_Your objective_: Extend the news story below about the committee's decision on keeping "The Absolutely True Diary of a Part-Time Indian" in school, picking up after its final sentence.

--- BEGIN Passage given ---

Committee recommends superintendent keep book in school

Based on a recommendation from Supt. Don Schrader’s Instructional

Materials Review Committee, he has decided to allow the book “The

Absolutely True Diary of a Part-Time Indian” to remain in use in

the School District.

Following a closed session, the committee reported that it voted

to keep the book, with consideration of grade level appropriateness

and informed consent of the parents.

Under the policy, the committee could take no action, remove all

or part of the instructional materials from the school environment or

limit the educational use of the challenged materials.

The committee voted to limit the educational use of the challenged

material, Schrader said.

The decision served as a recommendation to the superintendent.

Because it was a committee reporting to the superintendent the

details of the vote could be kept confidential, Schrader said.

“I will follow the recommendation and require informed consent

and use the expertise of our educators to define ‘grade-level

appropriate,’” Schrader said.

The School Board will consider the book during its next regular

meeting, scheduled for 6:30 p.m. on March 10.

“One of the complainants has requested the matter be brought to

the next regularly scheduled board meeting,” Schrader said. “That

would be in March.”

The Materials Review Committee, which also has been called the

reconsideration committee, met on Feb. 12 to consider five requests

for reconsideration of instructional materials, “Diary of a

Part-Time Indian,” used in the eighth-grade language arts classes.

--- END Passage given ---
--- BEGIN Rows ---

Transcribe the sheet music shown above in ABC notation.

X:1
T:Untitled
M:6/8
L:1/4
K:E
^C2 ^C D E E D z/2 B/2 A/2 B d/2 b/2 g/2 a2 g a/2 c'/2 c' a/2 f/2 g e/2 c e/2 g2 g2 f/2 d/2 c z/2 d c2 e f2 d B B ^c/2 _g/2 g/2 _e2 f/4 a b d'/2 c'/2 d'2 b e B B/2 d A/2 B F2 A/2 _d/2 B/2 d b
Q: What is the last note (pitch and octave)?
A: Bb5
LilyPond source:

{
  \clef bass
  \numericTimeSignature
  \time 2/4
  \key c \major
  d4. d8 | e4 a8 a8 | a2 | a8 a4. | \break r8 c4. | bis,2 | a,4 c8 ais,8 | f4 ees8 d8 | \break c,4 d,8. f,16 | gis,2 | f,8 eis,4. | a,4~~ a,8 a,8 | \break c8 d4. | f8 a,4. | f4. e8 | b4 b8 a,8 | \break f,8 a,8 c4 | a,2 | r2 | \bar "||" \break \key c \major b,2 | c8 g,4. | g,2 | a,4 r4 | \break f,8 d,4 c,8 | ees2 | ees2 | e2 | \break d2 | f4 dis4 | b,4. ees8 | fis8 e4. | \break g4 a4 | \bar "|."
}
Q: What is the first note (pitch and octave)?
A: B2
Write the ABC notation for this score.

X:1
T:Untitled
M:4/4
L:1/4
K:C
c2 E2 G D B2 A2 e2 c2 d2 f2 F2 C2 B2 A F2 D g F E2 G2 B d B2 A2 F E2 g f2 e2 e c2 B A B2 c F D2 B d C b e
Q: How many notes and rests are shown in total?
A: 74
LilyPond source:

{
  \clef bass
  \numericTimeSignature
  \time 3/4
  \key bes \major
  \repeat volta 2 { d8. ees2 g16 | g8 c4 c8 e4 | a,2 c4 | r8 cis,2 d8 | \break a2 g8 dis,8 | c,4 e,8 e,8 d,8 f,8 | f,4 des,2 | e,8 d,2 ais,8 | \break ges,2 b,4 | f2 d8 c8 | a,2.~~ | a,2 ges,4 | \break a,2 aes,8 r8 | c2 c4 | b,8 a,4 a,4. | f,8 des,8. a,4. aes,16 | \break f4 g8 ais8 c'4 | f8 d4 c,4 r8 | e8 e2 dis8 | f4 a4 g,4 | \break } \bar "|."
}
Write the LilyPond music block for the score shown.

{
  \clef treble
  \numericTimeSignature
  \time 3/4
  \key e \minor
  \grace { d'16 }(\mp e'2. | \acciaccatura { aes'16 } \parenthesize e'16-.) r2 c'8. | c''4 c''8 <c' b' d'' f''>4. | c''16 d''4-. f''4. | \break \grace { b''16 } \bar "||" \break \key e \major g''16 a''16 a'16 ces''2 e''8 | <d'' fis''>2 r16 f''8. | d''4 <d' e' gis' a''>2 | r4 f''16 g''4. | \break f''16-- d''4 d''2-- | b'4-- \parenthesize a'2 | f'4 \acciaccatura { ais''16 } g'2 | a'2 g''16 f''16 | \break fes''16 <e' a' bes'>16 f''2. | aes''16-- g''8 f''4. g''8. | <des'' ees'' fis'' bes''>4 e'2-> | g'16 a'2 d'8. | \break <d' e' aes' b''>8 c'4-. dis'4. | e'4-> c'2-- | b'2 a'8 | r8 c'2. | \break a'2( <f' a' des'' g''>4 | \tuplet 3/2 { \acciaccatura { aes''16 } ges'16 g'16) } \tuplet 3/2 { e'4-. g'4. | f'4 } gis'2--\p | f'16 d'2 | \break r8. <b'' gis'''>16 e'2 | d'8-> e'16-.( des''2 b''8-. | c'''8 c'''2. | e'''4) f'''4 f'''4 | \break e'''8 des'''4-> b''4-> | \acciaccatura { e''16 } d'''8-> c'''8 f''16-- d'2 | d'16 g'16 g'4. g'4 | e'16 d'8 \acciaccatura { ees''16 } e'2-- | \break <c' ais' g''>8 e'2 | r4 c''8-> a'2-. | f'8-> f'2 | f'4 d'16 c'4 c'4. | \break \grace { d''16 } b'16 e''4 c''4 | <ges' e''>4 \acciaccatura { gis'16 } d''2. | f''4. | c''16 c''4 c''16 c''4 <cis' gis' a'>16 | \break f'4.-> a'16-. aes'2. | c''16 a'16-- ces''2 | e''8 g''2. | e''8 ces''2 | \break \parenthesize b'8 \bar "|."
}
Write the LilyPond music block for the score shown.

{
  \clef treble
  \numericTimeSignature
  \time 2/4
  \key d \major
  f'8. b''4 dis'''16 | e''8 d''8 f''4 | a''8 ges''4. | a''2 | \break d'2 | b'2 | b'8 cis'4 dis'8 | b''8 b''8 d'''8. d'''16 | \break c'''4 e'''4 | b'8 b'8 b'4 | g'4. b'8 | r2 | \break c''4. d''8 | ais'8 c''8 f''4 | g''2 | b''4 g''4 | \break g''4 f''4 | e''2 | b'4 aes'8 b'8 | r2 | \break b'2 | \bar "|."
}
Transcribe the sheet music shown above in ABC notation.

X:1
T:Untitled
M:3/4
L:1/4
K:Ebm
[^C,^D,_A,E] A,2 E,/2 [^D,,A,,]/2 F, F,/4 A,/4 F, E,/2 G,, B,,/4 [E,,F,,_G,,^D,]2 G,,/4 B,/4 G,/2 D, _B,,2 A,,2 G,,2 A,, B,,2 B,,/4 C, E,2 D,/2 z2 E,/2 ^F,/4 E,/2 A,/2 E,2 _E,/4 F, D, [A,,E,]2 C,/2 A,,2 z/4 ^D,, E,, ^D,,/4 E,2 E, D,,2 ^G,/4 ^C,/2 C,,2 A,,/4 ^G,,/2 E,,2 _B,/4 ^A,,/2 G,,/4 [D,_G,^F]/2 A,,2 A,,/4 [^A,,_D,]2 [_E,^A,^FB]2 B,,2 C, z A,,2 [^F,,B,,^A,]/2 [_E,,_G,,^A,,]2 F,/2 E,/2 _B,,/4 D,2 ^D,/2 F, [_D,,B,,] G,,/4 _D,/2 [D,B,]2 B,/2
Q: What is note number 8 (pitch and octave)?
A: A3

--- END Rows ---

_The result_:
“According to the policy when there is an objection to

materials, ‘any resident of the district may raise objection to the

materials used in class,’” Schrader said. “In this case, an

objection to supplementary materials was filed.

As a result of the process, the committee members were given

copies of the materials and other correspondence and listened to

testimony from community members, parents, students and educators.

Complainants, parents and community members who objected to the

use of the book were primarily concerned about the language and

vulgarity in the novel. They also were concerned about the potential

ostracism and separate treatment for students whose parents did not

sign a permission slip. Those students are reading alternate

materials and leaving the classroom during discussions about the

“Diary of a Part-Time Indian.”

Teachers, students and supporters said the book has strong

educational value, with wide-ranging discussions of the books themes,

and that it makes eighth-grade students want to read like no other

piece of literature.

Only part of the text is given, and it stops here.